# Canada Immigration Fundamentals

**What this notebook shows**
- End-to-end exploratory analysis (loading, cleaning, EDA)
- Clear visual storytelling and interpretation

**Data**
- See in-notebook references (no external files required).

In [None]:
# Project: Canada Immigration Fundamentals
# Authors: Manish Mogan & Ritesh Penumatsa
# Context: Personal reference notebook for initial EDA on CIC landing data
# Created: September 17, 2025
# Last Updated: September 17, 2025


In [None]:
%pip install openpyxl

In [None]:
# import libraries
import numpy as np
import pandas as pd
import openpyxl

In [None]:
# read data file 'Canada.xlsx' and create a data frame
df = pd.read_excel ('Canada.xlsx', sheet_name = 'Canada by Citizenship (2)')

In [None]:
# get the size of the dataframe (rows, cols)
df.shape

In [None]:
# get the head of the dataframe
df.head()

In [None]:
# get the tail of the dataframe
df.tail()

In [None]:
# get the information on the dataframe
df.info (verbose = False)

In [None]:
# get a description of the dataframe
df.describe()

In [None]:
# get a list of column headers
df.columns

In [None]:
# get a list of indices
df.index

In [None]:
# drop unnecessary columns
# in pandas: rows is axis =0 and columns is axis = 1
df.drop (['Type', 'Coverage', 'AREA', 'REG', 'DEV', 'DevName'], axis = 1, inplace = True)

In [None]:
# check the deletion of unnecessary columns
df.head()

In [None]:
# rename column names
df.rename (columns = {'OdName':'Country', 'AreaName':'Continent', 'RegName': 'Region'}, inplace = True)

In [None]:
# check if columns were renamed
df.head()

In [None]:
# add a column at the end giving the total number of immigrants for each country
df['Total'] = df.sum (axis = 1, numeric_only = True)

In [None]:
# check if column was added
df.head()

In [None]:
# change the index to be the name of the country
df.set_index ('Country', inplace = True)

In [None]:
# check if the index was changed
df.head()

In [None]:
# get a slice of the data
df.loc ['Costa Rica']

In [None]:
# get data for only certain years
df.loc ['Greece', [1981, 1988, 1994, 1999]]

In [None]:
# convert column names into strings
df.columns = list (map (str, df.columns))

In [None]:
# create a condition
cond = (df['Continent'] == 'Asia')
print (cond)

In [None]:
# create a compound condition using Boolean operators: ~ (not), & (and), | (or)
cond = df[(df['Continent'] == 'Asia') & (df['Region'] == 'Southern Asia')]
print (cond)

**Q. 0 (0 points)**
Some useful functions to make your life easier in this assignment:
* https://pandas.pydata.org/docs/reference/api/pandas.DataFrame.groupby.html
* https://pandas.pydata.org/docs/reference/api/pandas.DataFrame.loc.html
* https://pandas.pydata.org/docs/reference/api/pandas.Series.map.html


**Q. 1 (20 points)**  
Add a row at the bottom of the dataframe that gives the total immigration for each year from 1980 to 2013.

In [None]:
# years var is -> list of years as strings like '1980', '1981', etc.
years = [str(year) for year in range(1980, 2014)]

# created series called total per years (with years var created ^^ above as index) -> sums total immigrants for each year
total_per_year = df[years].sum()

# created grand total which sum across all years to get an overall grand totla
grand_total = total_per_year.sum()

# total_row ->> created row for yearly totals and make it index with name = '' parameter
total_row = pd.Series(total_per_year, name='Total')

# in final totals row for continent/region columns, this specifies "All" to clarify its totaling acrosss all regions and continents
total_row['Continent'] = 'All'
total_row['Region'] = 'All'
total_row['Total'] = grand_total

#adding to the df
df = pd.concat([df, total_row.to_frame().T])

#showing last few rows for confmation
df

**Q. 2 (20 points)**  
For each year, find the maximum number of immigrants and the country that had the maximum number of immigrants.

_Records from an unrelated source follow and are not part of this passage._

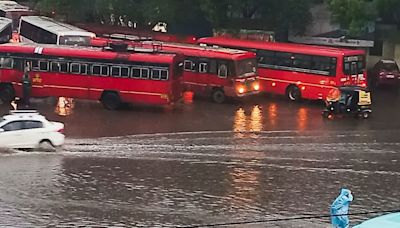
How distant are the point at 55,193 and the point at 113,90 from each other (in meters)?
12.8

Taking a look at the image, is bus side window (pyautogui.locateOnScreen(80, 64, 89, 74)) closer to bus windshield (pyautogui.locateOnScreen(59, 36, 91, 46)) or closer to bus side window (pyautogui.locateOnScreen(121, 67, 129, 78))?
bus side window (pyautogui.locateOnScreen(121, 67, 129, 78))

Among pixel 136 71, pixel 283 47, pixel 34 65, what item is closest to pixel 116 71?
pixel 136 71

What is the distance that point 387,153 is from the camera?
77.8ft

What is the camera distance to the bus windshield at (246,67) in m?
32.5

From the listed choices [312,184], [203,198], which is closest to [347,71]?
[312,184]

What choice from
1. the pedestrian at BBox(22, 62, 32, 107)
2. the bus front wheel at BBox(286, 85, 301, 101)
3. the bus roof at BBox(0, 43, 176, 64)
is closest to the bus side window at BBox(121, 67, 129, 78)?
the bus roof at BBox(0, 43, 176, 64)

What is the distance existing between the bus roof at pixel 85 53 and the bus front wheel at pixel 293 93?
6121mm

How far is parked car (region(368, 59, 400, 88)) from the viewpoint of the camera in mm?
38969

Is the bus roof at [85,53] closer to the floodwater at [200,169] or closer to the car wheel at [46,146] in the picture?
the floodwater at [200,169]

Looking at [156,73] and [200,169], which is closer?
[200,169]

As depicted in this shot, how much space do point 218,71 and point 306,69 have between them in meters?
3.72

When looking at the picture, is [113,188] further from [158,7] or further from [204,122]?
[158,7]

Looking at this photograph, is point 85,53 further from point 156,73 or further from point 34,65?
point 156,73

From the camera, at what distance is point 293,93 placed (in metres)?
33.9
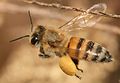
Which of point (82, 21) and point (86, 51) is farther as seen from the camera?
point (82, 21)

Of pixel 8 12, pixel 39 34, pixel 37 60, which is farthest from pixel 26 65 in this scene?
pixel 39 34

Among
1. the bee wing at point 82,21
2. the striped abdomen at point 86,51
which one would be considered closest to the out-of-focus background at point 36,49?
the bee wing at point 82,21

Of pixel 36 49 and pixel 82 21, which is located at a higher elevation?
pixel 82 21

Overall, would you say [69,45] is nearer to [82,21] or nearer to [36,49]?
[82,21]

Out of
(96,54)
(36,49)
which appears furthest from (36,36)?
(36,49)

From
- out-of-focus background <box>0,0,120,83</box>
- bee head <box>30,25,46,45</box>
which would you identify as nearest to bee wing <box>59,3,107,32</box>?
bee head <box>30,25,46,45</box>

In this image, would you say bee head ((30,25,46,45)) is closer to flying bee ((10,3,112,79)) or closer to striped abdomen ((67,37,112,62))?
flying bee ((10,3,112,79))

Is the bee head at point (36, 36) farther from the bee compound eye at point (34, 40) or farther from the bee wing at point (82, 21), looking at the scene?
the bee wing at point (82, 21)
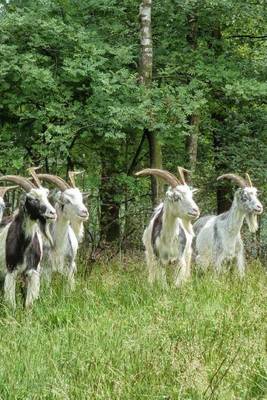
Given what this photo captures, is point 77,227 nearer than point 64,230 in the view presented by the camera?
No

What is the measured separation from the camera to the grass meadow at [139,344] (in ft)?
13.2

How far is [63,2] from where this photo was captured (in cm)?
1125

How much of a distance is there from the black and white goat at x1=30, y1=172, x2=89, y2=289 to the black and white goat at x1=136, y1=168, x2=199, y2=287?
887 millimetres

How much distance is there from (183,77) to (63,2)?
2.45m

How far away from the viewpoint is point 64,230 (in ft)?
27.9

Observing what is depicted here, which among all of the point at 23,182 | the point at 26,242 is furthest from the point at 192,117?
the point at 26,242

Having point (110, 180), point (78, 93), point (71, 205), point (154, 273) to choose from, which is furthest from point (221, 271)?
point (78, 93)

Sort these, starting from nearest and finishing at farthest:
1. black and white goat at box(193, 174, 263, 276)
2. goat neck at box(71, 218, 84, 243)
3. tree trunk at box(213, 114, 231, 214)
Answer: goat neck at box(71, 218, 84, 243) < black and white goat at box(193, 174, 263, 276) < tree trunk at box(213, 114, 231, 214)

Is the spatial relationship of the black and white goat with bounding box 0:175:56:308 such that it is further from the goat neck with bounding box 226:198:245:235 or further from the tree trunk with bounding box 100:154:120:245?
the tree trunk with bounding box 100:154:120:245

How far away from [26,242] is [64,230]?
1.09 metres

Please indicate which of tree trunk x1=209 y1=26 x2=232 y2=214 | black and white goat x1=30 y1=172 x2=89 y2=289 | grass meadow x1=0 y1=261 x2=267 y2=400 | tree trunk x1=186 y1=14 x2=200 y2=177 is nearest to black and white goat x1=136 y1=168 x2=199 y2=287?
black and white goat x1=30 y1=172 x2=89 y2=289

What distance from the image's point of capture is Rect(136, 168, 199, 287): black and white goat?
8.27m

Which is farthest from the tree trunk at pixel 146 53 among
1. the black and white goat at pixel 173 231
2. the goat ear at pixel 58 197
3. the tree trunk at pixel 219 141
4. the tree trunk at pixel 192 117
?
the goat ear at pixel 58 197

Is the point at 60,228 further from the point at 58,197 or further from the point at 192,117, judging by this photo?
the point at 192,117
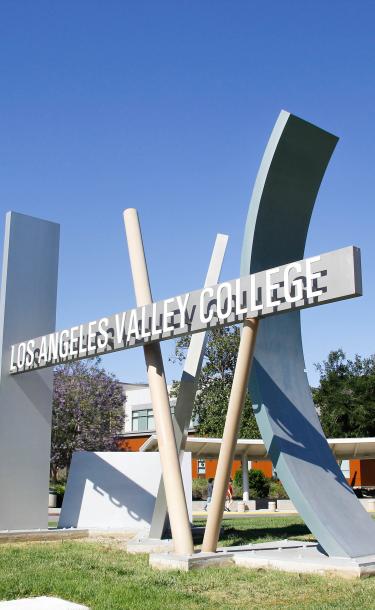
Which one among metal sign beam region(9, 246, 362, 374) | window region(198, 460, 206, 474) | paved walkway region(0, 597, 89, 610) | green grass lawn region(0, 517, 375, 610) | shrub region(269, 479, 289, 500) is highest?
metal sign beam region(9, 246, 362, 374)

Create a new dataframe having three columns - year, country, and number of immigrants. For a given year, if there are two or more countries having the same maximum number of immigrants, then choose that country that comes first in alphabetical order.

In [None]:
# drop the "Total" row if it exists (we only want real countries)
df_no_total = df.drop(index='Total', errors='ignore')

# make list of years as strings like b4, '1980'...'2013' since theyre strings in the ds
# your df columns for years are strings, not ints
years = [str(year) for year in range(1980, 2014)]

# empty list to store results
records = []

# loop over each year
for year in years:
    # get the biggest immigrant number for that year (single max value)
    max_val = df_no_total[year].max()

    # grab the country that hit that max (or countries coz there could be ties)
    countries_with_max = df_no_total[df_no_total[year] == max_val].index.tolist()
    #if tie, sort them alphabetically and just take the first one
    country = sorted(countries_with_max)[0]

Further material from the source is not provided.